## TEXTE RETENU
# # #

Cependant, le prieur de Pont-Saint-Esprit avait eu le temps
d’élaborer une nouvelle règle templière. Seul et dernier dépositaire des
secrets du Temple, il en informa ceux qu’il jugea digne de les recevoir,
Jacques de Via en particulier. Un collège de trente-trois sages fut élu, qui
mit à sa tête Jacques de Via, avec succession authentique de Gaston de la
Pierre Phœbus. L’Église templière se développa, mais resta secrète, ce qui
n’empêcha pas Jacques de Via de périr empoisonné le 6 mai 1317. Ses
successeurs se nommèrent « Frères Aînés de la Rose + Croix »,
et l’on prétend qu’ils ont perduré jusqu’à nos jours.

# # #

## DONNÉES RÉPERTORIÉES
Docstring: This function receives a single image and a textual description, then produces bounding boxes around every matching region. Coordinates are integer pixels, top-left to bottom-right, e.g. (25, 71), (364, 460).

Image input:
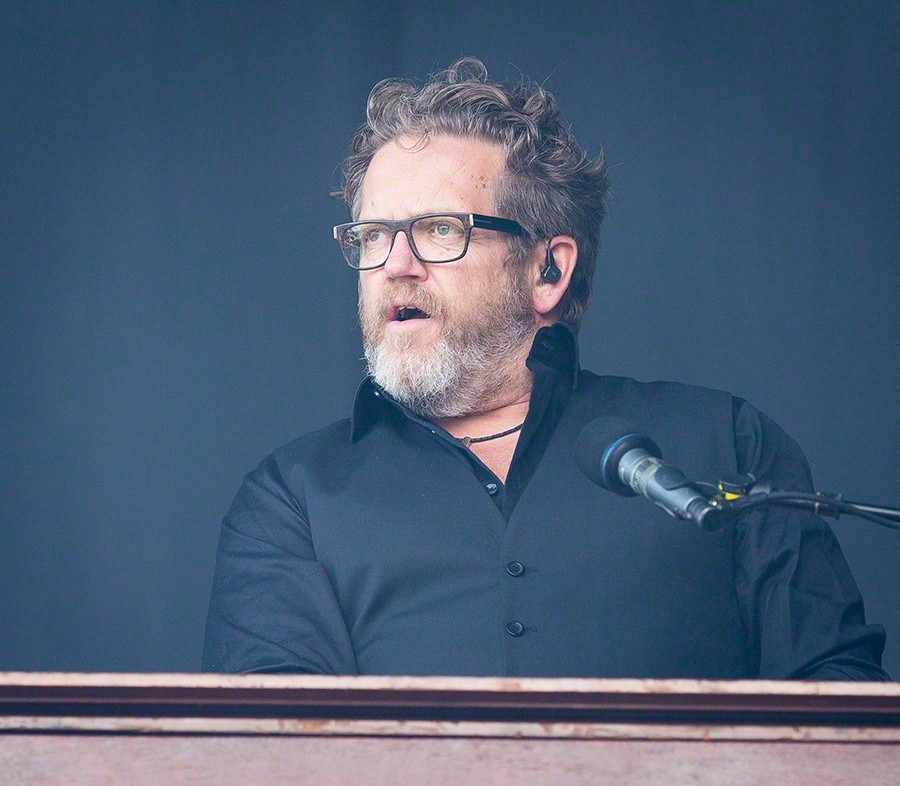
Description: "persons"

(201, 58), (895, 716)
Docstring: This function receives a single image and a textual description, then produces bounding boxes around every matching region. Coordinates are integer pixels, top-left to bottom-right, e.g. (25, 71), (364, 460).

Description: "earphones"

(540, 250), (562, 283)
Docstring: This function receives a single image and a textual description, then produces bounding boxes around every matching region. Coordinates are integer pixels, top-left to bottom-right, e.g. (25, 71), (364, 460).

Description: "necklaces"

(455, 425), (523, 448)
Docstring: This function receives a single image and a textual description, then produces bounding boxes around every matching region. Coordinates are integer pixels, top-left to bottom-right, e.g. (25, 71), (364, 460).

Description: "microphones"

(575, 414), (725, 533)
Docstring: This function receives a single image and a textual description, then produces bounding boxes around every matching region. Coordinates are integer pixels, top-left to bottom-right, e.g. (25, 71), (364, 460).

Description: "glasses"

# # #

## TRAVAIL DEMANDÉ
1: D'après le texte retenu, à quelle date Jacques de Via périt-il empoisonné ?
2: Relevez, s'il vous plaît, tous les verbes conjugués au passé simple dans le texte retenu.
3: Renvoyez tel quel le passage du texte retenu qui va de « Cependant, le prieur » jusqu'à « jusqu’à nos jours. ».

## RÉPONSES PAR TÂCHE
1: Le 6 mai 1317.

2: informa, jugea, fut, mit, se développa, resta, empêcha, se nommèrent

3:
Cependant, le prieur de Pont-Saint-Esprit avait eu le temps
d’élaborer une nouvelle règle templière. Seul et dernier dépositaire des
secrets du Temple, il en informa ceux qu’il jugea digne de les recevoir,
Jacques de Via en particulier. Un collège de trente-trois sages fut élu, qui
mit à sa tête Jacques de Via, avec succession authentique de Gaston de la
Pierre Phœbus. L’Église templière se développa, mais resta secrète, ce qui
n’empêcha pas Jacques de Via de périr empoisonné le 6 mai 1317. Ses
successeurs se nommèrent « Frères Aînés de la Rose + Croix »,
et l’on prétend qu’ils ont perduré jusqu’à nos jours.